#### ARTICLE
________________________________________
Herb, thank you. This is very interesting. I have heard this from more than one person, but there is one in particular that I can check, so I am going to find out where she is from. I don't have a sense that this vowel shift has really hit Seattle--but it may be catching!
Edith


From: Assembly for the Teaching of English Grammar [mailto:[log in to unmask]] On Behalf Of Stahlke, Herbert F.W.
Sent: Thursday, March 16, 2006 11:54 AM
To: [log in to unmask]
Subject: Re: Question: Language change and malapropism

I wonder of the flush/flesh confusion might not be a feature of the Northern Cities Vowel Shift.  I hadn’t heard of the NCVS going all the way to the west coast, but it has gotten at least as far as Minneapolis and St. Louis.  If you’re not familiar with this sound change, it’s a change that has taken place over the past century in the major cities around the southern shores of the Great Lakes, extending from about Syracuse west through Buffalo, Erie, Cleveland, Toledo, Detroit, Chicago, and Milwaukee.  From those centers, it has spread out to smaller cities so that it’s found now in Fort Wayne and Indianapolis as well as in Lansing and Traverse City.  In this change, which effects quite a number of vowel sounds, the vowel /ae/, as in “cat” raises to /E/ (“pet”/) and even gets as high as /i/ (“seat”), so that the name “Anne” sounds like “Ian”.  In the process, /E/ gets moved back to /A/, as in “cut”, so that “bed” sounds like “bud”.  This set of shifts would, then, account for “flesh” sounding like “flush”, but then I don’t know if there’s any other sign of NCVS hitting Seattle, or if, maybe, this speaker came from the Great Lakes states.

 

Herb

 


From: Assembly for the Teaching of English Grammar [mailto:[log in to unmask]] On Behalf Of Wollin, Edith
Sent: Thursday, March 16, 2006 2:14 PM
To: [log in to unmask]
Subject: Re: Question: Language change and malapropism

 

I've been hearing the same problem with another phrase here in Seattle: "This needs to be flushed out." I'm not even sure if they are really saying "fleshed" and it just doesn't sound that way to me or if they know they are saying "flushed" and the meaning of "flesh out" has stuck to the whole phrase for them and they don't notice that they are saying almost the opposite of what they mean.

 

This is how we entertain ourselves in meetings!
________________________________________
#### GIVEN ENTRIES
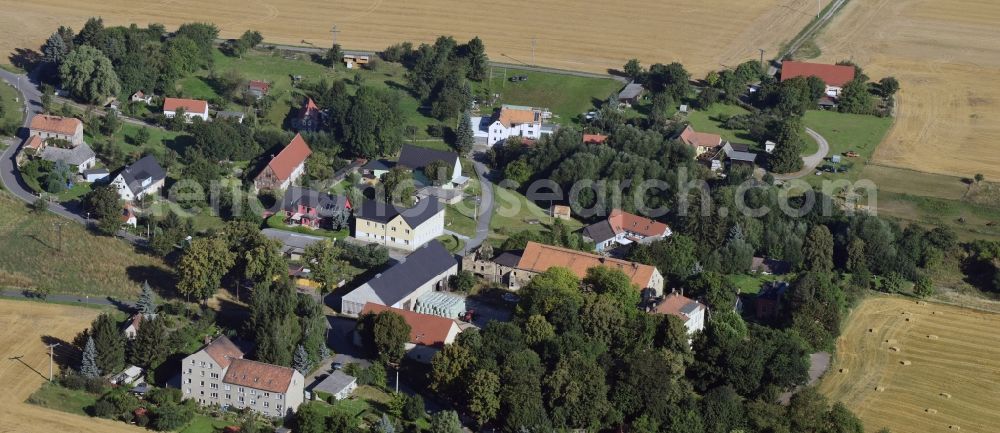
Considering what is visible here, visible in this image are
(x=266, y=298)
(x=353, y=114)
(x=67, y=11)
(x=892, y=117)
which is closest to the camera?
(x=266, y=298)

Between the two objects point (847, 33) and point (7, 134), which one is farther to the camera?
point (847, 33)

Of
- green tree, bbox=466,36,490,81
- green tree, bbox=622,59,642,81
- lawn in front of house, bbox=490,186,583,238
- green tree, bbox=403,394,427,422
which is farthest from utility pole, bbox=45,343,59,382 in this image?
green tree, bbox=622,59,642,81

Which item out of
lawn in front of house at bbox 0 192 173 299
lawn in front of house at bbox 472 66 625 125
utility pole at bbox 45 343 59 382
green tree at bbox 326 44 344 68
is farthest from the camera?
green tree at bbox 326 44 344 68

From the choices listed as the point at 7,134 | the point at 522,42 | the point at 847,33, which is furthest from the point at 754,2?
the point at 7,134

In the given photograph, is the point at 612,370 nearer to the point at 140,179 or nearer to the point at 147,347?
the point at 147,347

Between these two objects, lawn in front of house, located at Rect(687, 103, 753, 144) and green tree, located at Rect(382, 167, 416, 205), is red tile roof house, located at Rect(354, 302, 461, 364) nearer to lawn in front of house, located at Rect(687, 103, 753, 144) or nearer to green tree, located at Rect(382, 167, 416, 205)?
green tree, located at Rect(382, 167, 416, 205)

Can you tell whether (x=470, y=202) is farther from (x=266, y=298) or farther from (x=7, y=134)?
(x=7, y=134)

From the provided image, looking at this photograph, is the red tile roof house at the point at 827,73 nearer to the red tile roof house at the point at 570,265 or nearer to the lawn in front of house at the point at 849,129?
the lawn in front of house at the point at 849,129
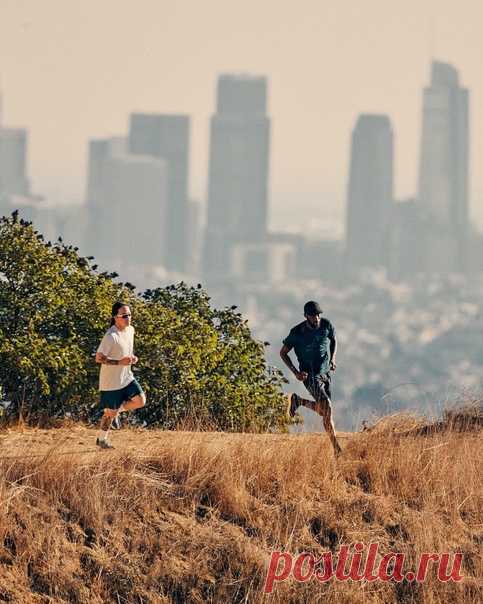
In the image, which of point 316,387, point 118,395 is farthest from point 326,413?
point 118,395

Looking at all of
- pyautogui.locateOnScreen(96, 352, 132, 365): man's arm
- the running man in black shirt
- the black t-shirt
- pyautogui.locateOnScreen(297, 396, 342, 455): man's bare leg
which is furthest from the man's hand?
pyautogui.locateOnScreen(96, 352, 132, 365): man's arm

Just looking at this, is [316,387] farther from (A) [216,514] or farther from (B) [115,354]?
(B) [115,354]

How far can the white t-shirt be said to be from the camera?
14.0 m

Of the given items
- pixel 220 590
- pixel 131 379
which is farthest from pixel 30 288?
pixel 220 590

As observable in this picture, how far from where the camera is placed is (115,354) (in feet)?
46.0

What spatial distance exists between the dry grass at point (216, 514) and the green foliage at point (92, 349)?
1601mm

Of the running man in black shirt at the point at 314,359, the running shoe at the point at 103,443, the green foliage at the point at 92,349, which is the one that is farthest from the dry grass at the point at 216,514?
the green foliage at the point at 92,349

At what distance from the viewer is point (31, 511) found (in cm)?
1238

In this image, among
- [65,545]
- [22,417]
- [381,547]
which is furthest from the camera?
[22,417]

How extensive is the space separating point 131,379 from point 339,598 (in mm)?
3140

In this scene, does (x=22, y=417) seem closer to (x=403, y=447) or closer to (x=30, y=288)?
(x=30, y=288)

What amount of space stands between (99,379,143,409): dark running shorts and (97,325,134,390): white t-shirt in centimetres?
5

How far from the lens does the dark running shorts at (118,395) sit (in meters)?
14.1

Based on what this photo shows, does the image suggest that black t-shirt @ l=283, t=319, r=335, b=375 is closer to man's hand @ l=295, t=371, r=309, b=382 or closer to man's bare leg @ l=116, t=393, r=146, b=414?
man's hand @ l=295, t=371, r=309, b=382
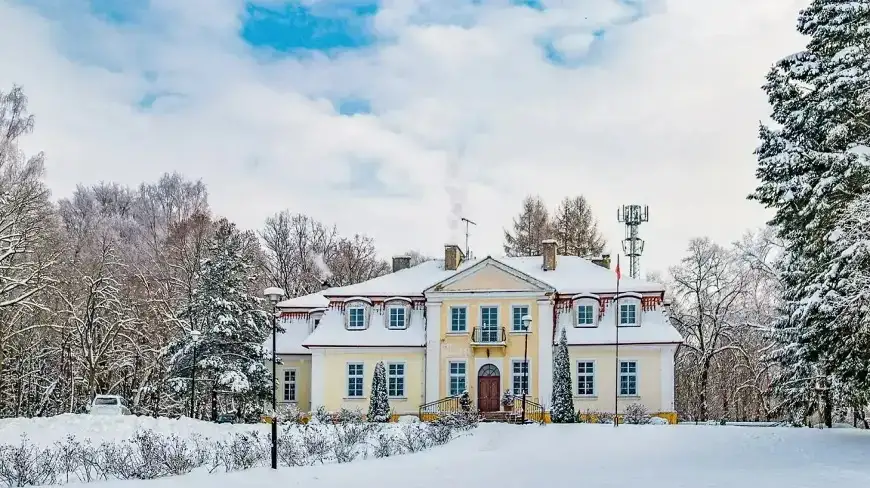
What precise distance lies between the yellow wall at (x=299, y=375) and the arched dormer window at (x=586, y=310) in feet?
37.2

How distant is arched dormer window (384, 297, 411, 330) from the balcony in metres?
3.04

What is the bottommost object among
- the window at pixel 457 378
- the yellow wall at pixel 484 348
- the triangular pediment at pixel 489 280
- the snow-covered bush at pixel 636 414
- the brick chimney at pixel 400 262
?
the snow-covered bush at pixel 636 414

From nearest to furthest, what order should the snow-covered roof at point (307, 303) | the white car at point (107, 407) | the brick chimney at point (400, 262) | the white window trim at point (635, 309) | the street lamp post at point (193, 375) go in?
the white car at point (107, 407) < the street lamp post at point (193, 375) < the white window trim at point (635, 309) < the snow-covered roof at point (307, 303) < the brick chimney at point (400, 262)

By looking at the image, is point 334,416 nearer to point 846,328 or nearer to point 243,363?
point 243,363

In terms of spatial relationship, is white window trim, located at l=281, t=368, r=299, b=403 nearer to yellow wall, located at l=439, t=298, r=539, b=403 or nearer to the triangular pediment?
yellow wall, located at l=439, t=298, r=539, b=403

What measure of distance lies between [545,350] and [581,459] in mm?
16066

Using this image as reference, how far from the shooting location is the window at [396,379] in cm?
3584

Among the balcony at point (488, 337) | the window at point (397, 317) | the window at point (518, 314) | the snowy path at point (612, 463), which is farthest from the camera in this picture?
the window at point (397, 317)

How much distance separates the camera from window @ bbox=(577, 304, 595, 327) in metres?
35.2

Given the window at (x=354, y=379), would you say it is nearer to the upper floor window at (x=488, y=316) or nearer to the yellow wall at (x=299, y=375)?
the yellow wall at (x=299, y=375)

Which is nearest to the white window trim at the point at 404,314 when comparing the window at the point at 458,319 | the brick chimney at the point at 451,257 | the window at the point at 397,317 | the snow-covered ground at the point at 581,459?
the window at the point at 397,317

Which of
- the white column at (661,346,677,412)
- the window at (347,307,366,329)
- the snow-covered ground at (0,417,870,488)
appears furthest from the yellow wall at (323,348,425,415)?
the white column at (661,346,677,412)

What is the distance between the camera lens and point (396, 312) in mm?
36750

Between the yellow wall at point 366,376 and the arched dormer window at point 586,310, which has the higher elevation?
the arched dormer window at point 586,310
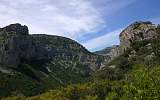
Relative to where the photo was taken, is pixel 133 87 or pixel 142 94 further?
pixel 133 87

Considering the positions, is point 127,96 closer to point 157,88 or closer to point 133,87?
point 133,87

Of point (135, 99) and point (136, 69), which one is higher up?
point (136, 69)

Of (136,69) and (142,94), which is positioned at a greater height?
(136,69)

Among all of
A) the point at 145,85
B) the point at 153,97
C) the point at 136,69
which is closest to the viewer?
the point at 153,97

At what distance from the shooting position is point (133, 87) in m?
50.8

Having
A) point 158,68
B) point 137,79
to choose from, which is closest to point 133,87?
point 137,79

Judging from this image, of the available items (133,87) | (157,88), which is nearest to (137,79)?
(133,87)

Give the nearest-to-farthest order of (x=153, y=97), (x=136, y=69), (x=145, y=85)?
(x=153, y=97) < (x=145, y=85) < (x=136, y=69)

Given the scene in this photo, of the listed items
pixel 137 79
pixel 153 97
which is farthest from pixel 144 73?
pixel 153 97

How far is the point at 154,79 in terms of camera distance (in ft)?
162

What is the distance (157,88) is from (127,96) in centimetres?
554

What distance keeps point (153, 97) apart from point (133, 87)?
5472mm

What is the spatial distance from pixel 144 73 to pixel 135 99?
4246 mm

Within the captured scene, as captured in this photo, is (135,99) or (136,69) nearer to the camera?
________________________________________
#### GOALS
- A) In the email thread on language change and malapropism, what name does the Northern Cities Vowel Shift make sound like "Ian"?
- B) Reproduce word for word the part of the email thread that opens with the words containing "I've been hearing" and closes with "what they mean.".
- C) Translate this sentence from the email thread into Spanish: "From those centers, it has spread out to smaller cities so that it’s found now in Fort Wayne and Indianapolis as well as in Lansing and Traverse City."

#### SOLUTIONS BELOW
- A) "Anne"

- B)
I've been hearing the same problem with another phrase here in Seattle: "This needs to be flushed out." I'm not even sure if they are really saying "fleshed" and it just doesn't sound that way to me or if they know they are saying "flushed" and the meaning of "flesh out" has stuck to the whole phrase for them and they don't notice that they are saying almost the opposite of what they mean.

- C) Desde esos centros, se ha extendido a ciudades más pequeñas, de modo que ahora se encuentra en Fort Wayne e Indianápolis, así como en Lansing y Traverse City.